Metadata-Version: 2.1
Name: airllm
Version: 0.9.2
Summary: AirLLM allows single 4GB GPU card to run 70B large language models without quantization, distillation or pruning.
Home-page: https://github.com/lyogavin/Anima/tree/main/air_llm
Author: Gavin Li
Author-email: gavinli@animaai.cloud
Classifier: Programming Language :: Python :: 3
Classifier: License :: OSI Approved :: MIT License
Classifier: Operating System :: OS Independent
Description-Content-Type: text/markdown
License-File: LICENSE
Requires-Dist: tqdm
Requires-Dist: torch
Requires-Dist: transformers
Requires-Dist: accelerate
Requires-Dist: safetensors
Requires-Dist: optimum
Requires-Dist: huggingface-hub

AirLLM optimizes inference memory usage, allowing 70B large language models to run inference on a single 4GB GPU card. No quantization, distillation, pruning or other model compression techniques that would result in degraded model performance are needed.

AirLLM优化inference内存，4GB单卡GPU可以运行70B大语言模型推理。不需要任何损失模型性能的量化和蒸馏，剪枝等模型压缩。


## Quickstart 如何使用？

### install package 安装

First, install airllm pip package.

首先安装airllm包。

```bash
pip install airllm
```

如果找不到package，可能是因为默认的镜像问题。
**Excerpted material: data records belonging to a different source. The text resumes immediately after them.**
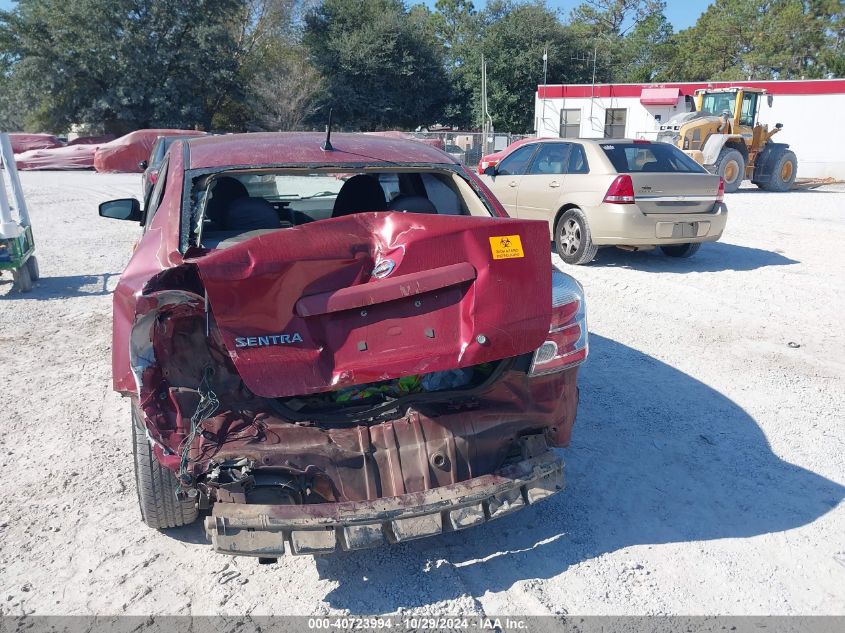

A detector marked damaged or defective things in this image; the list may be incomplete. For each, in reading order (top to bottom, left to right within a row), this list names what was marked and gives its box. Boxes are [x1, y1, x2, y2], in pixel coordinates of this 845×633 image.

broken taillight [600, 174, 632, 204]
wrecked red sedan [100, 132, 588, 556]
crushed rear end [130, 211, 588, 552]
dented trunk lid [191, 215, 552, 398]
broken taillight [528, 268, 588, 376]
detached rear bumper [204, 452, 564, 556]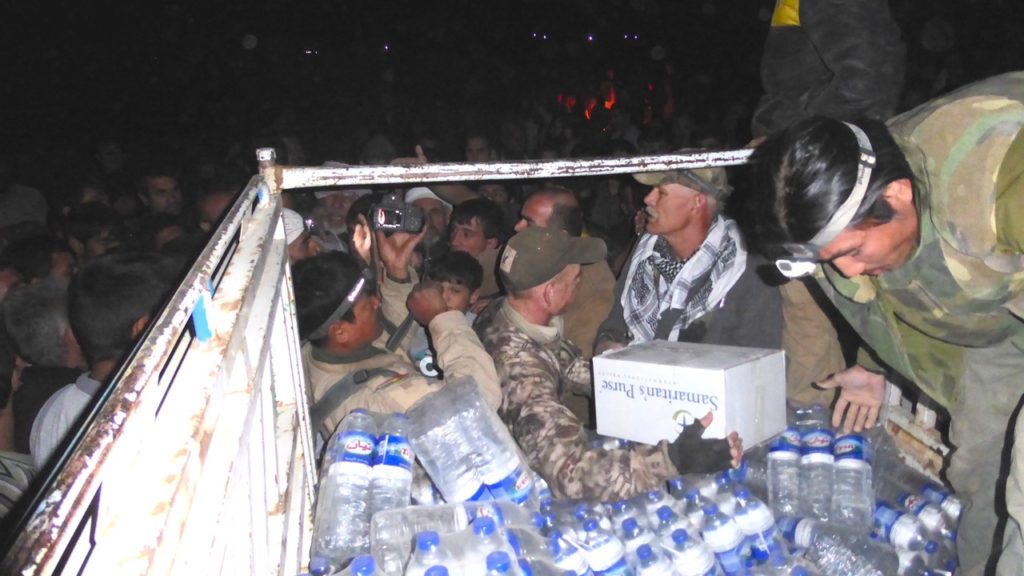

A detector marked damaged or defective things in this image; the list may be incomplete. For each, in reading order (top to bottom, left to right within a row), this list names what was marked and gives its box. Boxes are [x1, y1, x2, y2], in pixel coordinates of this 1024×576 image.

rusty metal bar [278, 147, 753, 188]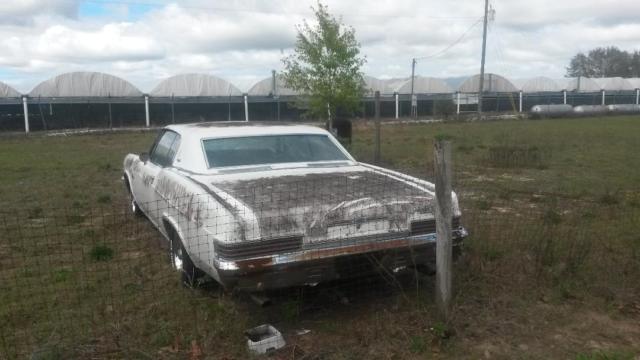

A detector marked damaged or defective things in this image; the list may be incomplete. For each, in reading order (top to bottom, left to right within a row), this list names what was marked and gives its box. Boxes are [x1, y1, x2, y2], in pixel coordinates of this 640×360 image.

可以尝试制定原始镜像：
```bash
pip install -i https://pypi.org/simple/ airllm
```

### Inference 推理

Then, initialize AirLLMLlama2, pass in the huggingface repo ID of the model being used, or the local path, and inference can be performed similar to a regular transformer model.

然后，初始化AirLLMLlama2，传入所使用模型的huggingface repo ID，或者本地路径即可类似于普通的transformer模型进行推理。

```python
from airllm import AirLLMLlama2

MAX_LENGTH = 128
# could use hugging face model repo id:
model = AirLLMLlama2("garage-bAInd/Platypus2-70B-instruct")

# or use model's local path...
#model = AirLLMLlama2("/home/ubuntu/.cache/huggingface/hub/models--garage-bAInd--Platypus2-70B-instruct/snapshots/b585e74bcaae02e52665d9ac6d23f4d0dbc81a0f")

input_text = [
        'What is the capital of United States?',
        #'I like',
    ]

input_tokens = model.tokenizer(input_text,
    return_tensors="pt", 
    return_attention_mask=False, 
    truncation=True, 
    max_length=MAX_LENGTH, 
    padding=True)
           
generation_output = model.generate(
    input_tokens['input_ids'].cuda(), 
    max_new_tokens=2,
    use_cache=True,
    return_dict_in_generate=True)

output = model.tokenizer.decode(generation_output.sequences[0])

print(output)

```
 
 
Note: During inference, the original model will first be decomposed and saved layer-wise. Please ensure there is sufficient disk space in the huggingface cache directory.
 
注意：推理过程会首先将原始模型按层分拆，转存。请保证huggingface cache目录有足够的磁盘空间。